● **Excerpt**
══════

In order to understand the reason why Lauchope House was destroyed, it is necessary to look at the political situation of Scotland at the time.(2.6)
Mary, Queen of Scots ~ Source unknown.
Upon the death of King James IV at the Battle of Flodden Field, his infant son, James V inherited the throne of Scotland. In 1528 James V dispensed with the regents who had governed the nation, and began ruling on his own. He married a French woman, Mary of Guise and they gave birth to a daughter, Mary Stuart.
Mary Stuart would grow up to be a very beautiful woman. She was said to be unusually fair complexioned, while her English cousin, Elizabeth had to use a concoction of egg, borax, alum and poppy seed to approximate a light complexion. Mary had the Stewart’s distinctive reddish hair. Her eyes were hazel. She was tall, but not ungracefully, and she enjoyed athletic pursuits.

══════

● **Spatial reasoning question data**

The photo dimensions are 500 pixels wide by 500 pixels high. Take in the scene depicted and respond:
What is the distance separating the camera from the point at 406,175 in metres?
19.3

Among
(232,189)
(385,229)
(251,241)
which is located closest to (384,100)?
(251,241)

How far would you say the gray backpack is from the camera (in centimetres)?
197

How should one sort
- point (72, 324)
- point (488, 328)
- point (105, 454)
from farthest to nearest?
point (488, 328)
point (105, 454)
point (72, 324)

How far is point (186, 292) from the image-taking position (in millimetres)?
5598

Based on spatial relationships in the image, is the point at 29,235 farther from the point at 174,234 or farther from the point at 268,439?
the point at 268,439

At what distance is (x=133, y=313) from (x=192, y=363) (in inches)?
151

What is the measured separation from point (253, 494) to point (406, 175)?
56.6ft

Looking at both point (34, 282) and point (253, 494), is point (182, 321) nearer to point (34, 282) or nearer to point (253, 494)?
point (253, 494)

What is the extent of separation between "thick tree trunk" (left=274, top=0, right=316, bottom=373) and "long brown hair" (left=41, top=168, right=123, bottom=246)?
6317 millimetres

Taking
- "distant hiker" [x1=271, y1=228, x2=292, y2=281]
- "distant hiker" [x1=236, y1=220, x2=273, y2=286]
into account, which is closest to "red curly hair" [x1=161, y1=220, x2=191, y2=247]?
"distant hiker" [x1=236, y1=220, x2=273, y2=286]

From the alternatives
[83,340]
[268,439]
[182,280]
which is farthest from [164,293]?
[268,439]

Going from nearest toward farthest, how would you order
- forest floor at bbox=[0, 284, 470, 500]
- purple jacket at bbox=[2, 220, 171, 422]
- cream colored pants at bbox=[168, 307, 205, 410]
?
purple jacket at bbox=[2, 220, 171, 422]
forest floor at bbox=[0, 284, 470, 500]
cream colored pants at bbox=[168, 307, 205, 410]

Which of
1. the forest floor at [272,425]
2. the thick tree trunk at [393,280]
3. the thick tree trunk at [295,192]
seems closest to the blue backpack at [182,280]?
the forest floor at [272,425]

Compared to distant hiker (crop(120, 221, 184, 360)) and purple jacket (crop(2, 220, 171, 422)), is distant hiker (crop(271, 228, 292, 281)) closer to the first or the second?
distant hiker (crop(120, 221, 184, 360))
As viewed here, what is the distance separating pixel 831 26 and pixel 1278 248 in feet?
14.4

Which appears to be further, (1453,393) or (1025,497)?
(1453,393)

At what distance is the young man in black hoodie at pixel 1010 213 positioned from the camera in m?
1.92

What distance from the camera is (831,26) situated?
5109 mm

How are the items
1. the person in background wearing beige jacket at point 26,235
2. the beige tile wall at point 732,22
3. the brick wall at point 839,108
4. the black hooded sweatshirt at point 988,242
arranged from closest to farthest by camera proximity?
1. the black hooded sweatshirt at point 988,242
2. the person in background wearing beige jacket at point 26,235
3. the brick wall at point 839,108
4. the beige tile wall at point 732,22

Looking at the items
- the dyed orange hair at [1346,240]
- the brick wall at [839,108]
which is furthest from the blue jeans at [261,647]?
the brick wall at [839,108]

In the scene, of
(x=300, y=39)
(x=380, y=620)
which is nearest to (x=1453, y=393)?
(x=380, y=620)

══════

● **Written tasks**
A: Express as a numbered list the lines of the records that run from the one containing "In the scene, of" through the end of the records, leaving out blank lines.
B: Write the next part of the passage on Lauchope House and Mary Stuart.

● **Responses**
A:
1. In the scene, of
2. (x=300, y=39)
3. (x=380, y=620)
4. which is nearest to (x=1453, y=393)?
5. (x=380, y=620)

B:
In 1542, King James V invaded England, but was defeated at the Battle of Solway Moss. He died a few weeks later, and his daughter, only a week old inherited the throne. James Hamilton, the Earl of Arran, and the heir presumptive, was named regent for the child; he was then confirmed by Parliament as the land’s Governor. His power was placed in check, though, by the strong will of Mary’s mother, Mary of Guise, and his own cousin, Mathew Stuart, Earl of Lennox. Mary of Guise persuaded Arran to hand over the regency to her in 1554.
The child, Mary was taken to France in August, 1548, and raised by her French mother’s family until she was in her teens. She was therefore brought up in the Catholic faith. In 1558 Mary, at the age of fifteen, married the French Dauphin, Francis, a move thought to be calculated to eventually make Scotland a French colony. Mary became Queen of France the following year when, upon the death of her husband’s father, King Henry II, Francis inherited the throne of France as Francois II. Francois died the following year,1560, or a septic ear, and so in August of 1561 Mary decided to return to Scotland.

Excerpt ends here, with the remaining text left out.